• SUPPLIED DATA:
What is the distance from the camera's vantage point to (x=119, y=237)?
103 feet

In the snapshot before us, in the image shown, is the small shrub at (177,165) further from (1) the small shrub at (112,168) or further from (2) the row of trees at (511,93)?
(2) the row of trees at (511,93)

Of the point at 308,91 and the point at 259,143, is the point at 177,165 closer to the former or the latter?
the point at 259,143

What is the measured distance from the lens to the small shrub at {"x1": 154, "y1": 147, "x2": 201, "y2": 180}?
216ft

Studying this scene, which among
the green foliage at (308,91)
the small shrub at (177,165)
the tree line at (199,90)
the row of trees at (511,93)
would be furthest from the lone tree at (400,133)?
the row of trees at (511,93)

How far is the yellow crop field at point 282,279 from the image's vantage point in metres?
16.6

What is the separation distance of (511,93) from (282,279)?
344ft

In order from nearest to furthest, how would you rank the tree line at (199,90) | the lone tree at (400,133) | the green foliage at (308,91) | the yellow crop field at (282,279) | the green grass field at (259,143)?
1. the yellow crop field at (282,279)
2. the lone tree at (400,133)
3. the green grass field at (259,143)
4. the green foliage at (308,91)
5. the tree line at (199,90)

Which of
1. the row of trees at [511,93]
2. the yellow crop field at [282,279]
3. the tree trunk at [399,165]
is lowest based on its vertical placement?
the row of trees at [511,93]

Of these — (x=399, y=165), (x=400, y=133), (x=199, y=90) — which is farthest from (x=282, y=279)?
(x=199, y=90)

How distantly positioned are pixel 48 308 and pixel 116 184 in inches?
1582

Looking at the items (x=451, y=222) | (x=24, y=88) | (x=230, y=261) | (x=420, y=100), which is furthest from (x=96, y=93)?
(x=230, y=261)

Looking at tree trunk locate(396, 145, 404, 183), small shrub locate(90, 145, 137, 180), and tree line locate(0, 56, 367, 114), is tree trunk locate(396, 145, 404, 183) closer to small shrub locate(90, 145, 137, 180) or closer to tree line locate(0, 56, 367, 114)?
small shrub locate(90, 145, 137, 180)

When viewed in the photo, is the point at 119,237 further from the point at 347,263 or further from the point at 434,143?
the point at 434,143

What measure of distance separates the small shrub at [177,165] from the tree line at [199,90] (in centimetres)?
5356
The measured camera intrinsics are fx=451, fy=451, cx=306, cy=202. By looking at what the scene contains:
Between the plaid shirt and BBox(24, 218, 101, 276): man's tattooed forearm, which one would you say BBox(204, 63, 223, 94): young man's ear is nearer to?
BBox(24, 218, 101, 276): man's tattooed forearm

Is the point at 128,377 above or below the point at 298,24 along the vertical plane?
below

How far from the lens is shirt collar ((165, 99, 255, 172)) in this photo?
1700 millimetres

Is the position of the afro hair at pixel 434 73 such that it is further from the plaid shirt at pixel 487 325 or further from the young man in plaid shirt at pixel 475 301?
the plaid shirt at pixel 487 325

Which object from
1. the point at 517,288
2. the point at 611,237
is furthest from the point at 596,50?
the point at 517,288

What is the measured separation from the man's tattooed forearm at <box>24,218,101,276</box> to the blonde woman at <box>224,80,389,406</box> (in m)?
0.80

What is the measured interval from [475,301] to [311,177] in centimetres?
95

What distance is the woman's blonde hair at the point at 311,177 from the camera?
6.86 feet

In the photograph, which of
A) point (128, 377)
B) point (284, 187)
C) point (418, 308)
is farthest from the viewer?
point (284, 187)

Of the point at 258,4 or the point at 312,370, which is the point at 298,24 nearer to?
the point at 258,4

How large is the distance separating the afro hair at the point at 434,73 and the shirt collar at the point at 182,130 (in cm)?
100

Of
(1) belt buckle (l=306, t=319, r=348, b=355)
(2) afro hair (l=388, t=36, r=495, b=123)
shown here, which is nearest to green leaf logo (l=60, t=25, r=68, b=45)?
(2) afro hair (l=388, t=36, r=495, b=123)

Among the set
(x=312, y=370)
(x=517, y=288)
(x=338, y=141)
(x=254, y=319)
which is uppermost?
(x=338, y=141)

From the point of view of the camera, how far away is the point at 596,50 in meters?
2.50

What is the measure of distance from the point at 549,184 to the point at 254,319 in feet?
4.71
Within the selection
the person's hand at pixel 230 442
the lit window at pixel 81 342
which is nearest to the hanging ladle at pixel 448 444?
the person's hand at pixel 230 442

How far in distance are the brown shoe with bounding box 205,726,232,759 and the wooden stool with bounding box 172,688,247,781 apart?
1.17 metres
...
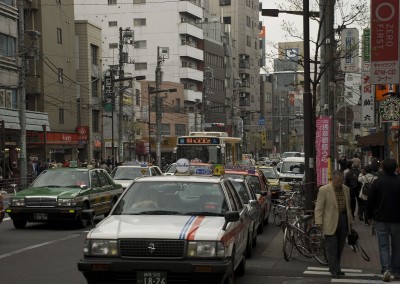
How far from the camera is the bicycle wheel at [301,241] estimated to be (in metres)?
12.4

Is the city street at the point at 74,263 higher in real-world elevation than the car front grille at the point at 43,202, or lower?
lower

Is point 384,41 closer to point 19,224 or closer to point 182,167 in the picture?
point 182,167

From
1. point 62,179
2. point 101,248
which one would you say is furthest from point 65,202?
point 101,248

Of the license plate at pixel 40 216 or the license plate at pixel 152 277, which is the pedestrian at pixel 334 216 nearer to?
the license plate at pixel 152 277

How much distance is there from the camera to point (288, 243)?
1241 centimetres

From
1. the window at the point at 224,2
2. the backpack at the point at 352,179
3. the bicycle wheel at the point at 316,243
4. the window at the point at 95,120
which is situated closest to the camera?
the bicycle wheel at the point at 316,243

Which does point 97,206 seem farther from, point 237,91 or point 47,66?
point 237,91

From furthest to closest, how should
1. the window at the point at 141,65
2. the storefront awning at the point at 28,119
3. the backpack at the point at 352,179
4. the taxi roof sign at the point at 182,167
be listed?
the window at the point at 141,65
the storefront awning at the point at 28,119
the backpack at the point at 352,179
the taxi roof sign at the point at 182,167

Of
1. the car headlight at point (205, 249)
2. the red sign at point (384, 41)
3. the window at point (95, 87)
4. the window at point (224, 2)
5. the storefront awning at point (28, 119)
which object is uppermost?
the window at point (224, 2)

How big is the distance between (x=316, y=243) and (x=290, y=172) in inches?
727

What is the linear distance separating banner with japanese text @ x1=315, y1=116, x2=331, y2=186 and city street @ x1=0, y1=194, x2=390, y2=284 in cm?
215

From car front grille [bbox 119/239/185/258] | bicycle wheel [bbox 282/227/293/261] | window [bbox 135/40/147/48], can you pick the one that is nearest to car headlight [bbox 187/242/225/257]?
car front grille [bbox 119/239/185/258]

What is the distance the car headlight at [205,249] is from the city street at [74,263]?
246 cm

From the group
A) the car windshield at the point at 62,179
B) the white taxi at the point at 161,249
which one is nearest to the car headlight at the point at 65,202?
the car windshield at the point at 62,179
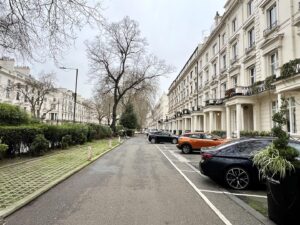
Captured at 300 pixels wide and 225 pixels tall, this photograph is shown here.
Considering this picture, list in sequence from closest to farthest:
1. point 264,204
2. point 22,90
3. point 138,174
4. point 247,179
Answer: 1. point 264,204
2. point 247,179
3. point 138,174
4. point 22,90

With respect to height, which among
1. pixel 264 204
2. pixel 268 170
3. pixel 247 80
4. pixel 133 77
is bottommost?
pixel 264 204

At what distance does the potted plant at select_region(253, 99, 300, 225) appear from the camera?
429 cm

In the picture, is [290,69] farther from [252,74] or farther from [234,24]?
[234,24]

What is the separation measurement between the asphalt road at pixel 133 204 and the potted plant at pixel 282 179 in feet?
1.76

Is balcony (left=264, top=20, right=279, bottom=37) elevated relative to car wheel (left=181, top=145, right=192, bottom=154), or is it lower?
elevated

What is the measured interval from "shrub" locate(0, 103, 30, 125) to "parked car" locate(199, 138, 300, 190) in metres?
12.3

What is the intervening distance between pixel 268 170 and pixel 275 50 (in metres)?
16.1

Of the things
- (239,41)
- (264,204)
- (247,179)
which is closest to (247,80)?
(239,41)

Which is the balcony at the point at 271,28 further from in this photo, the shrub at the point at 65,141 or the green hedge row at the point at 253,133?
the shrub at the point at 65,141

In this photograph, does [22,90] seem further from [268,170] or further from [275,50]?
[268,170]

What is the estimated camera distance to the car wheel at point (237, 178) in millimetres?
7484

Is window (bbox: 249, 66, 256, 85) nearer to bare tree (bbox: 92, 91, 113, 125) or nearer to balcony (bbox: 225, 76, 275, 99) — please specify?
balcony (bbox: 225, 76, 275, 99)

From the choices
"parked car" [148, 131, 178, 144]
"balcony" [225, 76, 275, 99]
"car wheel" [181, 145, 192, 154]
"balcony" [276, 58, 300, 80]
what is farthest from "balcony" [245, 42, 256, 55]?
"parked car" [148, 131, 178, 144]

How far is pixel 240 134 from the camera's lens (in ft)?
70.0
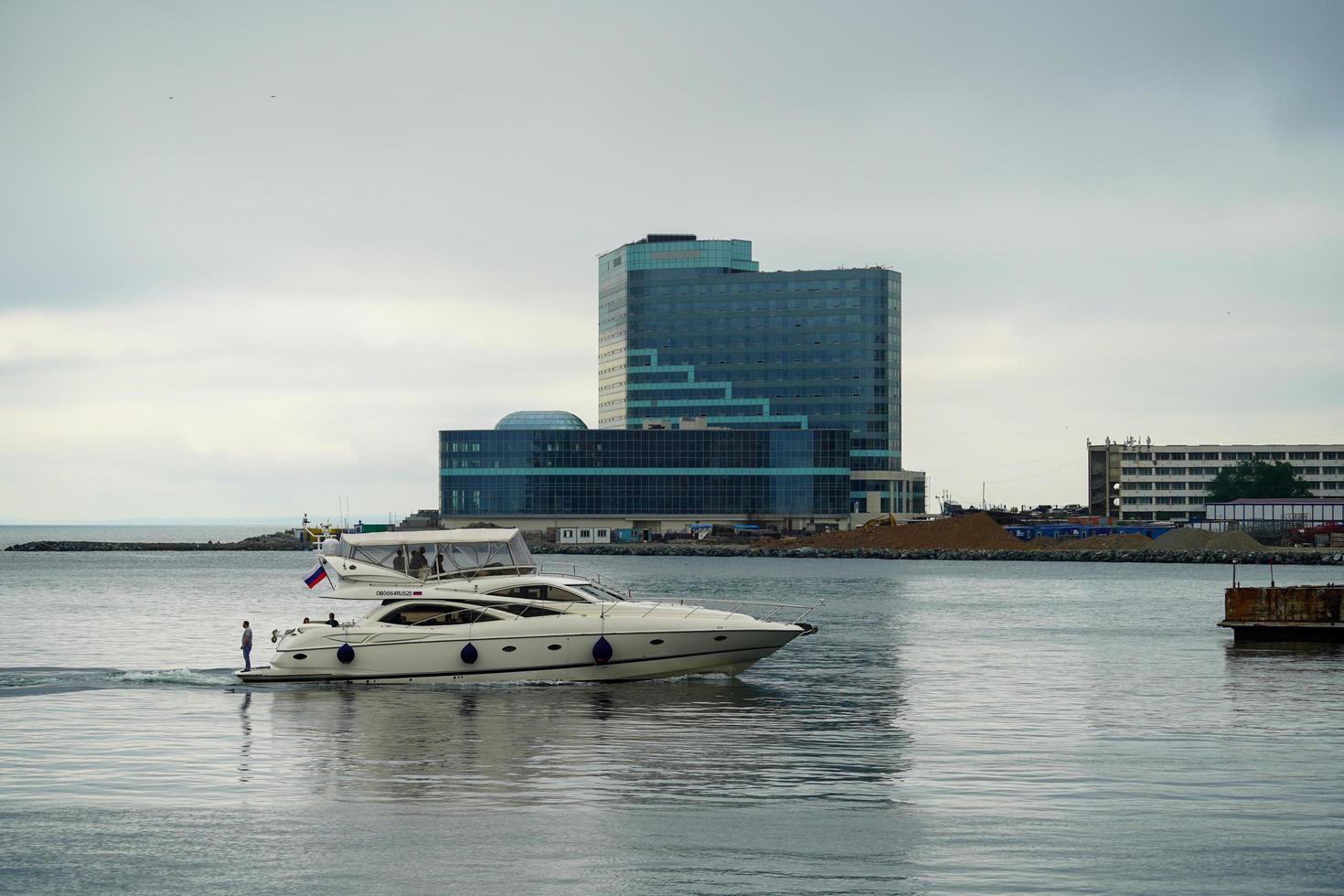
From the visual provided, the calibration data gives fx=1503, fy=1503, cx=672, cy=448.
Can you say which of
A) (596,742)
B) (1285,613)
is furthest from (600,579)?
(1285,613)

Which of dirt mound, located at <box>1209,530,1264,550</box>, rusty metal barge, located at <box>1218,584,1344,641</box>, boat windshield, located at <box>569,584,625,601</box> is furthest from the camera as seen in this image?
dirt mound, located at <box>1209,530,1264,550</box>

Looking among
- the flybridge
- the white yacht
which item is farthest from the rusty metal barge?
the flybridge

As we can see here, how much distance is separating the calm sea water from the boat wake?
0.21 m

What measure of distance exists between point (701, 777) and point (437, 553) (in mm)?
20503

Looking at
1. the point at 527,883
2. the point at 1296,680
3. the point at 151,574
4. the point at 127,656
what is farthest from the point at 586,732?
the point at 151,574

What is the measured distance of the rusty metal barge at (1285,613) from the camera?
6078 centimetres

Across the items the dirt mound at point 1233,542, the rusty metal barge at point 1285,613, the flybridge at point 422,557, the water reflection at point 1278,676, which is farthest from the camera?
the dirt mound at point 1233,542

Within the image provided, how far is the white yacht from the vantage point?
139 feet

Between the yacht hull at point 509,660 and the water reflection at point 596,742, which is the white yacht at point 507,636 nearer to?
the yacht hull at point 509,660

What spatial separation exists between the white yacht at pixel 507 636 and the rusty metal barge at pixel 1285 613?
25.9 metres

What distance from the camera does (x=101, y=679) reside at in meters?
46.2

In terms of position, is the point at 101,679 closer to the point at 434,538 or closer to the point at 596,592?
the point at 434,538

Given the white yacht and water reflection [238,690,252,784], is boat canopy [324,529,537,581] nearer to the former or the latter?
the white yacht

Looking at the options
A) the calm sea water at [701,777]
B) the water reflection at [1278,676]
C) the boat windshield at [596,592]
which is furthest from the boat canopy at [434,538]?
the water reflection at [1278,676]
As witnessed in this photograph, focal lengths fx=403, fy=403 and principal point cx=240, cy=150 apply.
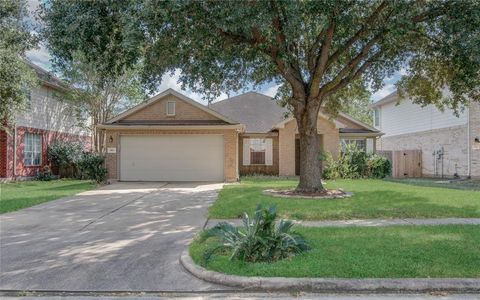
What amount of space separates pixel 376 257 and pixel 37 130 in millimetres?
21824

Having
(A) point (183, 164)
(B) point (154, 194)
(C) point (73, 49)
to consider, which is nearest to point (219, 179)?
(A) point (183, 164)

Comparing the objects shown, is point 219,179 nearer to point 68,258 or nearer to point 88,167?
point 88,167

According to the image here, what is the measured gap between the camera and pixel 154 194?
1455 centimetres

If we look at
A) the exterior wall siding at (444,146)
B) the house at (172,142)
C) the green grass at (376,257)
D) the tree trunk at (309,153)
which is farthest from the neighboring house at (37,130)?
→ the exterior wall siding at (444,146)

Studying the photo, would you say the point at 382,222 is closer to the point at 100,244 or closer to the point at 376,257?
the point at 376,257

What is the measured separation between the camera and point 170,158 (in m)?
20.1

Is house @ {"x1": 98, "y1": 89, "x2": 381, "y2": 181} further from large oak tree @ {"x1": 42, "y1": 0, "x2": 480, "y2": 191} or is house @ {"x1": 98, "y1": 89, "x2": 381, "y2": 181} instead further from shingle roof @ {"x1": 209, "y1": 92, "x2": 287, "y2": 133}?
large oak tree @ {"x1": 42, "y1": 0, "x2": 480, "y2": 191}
...
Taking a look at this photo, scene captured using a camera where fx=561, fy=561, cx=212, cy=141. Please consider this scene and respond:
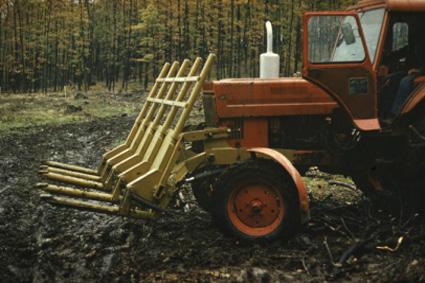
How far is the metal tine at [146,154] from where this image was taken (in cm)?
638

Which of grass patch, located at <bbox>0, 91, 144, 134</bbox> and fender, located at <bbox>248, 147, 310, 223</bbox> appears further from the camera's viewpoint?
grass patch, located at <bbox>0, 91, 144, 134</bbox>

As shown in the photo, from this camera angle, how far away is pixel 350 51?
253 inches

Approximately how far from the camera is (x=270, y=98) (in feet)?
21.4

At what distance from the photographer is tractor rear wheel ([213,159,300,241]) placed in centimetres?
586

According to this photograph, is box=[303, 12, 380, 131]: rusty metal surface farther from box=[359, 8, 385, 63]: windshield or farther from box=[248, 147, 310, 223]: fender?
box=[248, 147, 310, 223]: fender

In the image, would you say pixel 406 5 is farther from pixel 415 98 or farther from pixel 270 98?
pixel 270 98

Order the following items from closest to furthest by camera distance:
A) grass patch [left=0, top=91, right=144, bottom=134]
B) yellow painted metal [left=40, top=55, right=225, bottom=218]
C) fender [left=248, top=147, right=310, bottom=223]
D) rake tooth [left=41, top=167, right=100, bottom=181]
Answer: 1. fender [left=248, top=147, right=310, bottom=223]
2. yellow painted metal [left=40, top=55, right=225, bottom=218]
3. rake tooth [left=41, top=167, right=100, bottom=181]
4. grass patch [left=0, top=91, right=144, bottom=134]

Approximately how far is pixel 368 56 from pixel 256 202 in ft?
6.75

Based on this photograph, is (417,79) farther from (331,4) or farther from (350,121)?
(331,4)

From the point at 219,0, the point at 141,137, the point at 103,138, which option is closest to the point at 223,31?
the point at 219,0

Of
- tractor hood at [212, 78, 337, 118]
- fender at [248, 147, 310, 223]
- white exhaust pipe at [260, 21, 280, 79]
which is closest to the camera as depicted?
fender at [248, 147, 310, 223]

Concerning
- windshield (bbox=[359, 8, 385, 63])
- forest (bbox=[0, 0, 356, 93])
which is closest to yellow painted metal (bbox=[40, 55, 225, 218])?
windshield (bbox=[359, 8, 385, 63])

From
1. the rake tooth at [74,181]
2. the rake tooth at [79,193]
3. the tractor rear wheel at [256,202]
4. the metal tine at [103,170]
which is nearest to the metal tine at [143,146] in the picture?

• TASK REQUIREMENTS: Filter the records above, copying every line that contains the string "tractor". Treat case as significant.

• ANSWER TO THIS TASK:
At what distance from the photographer is tractor rear wheel ([213,159,300,241]) placed in centimetres?
- tractor hood at [212, 78, 337, 118]
3. the tractor rear wheel at [256,202]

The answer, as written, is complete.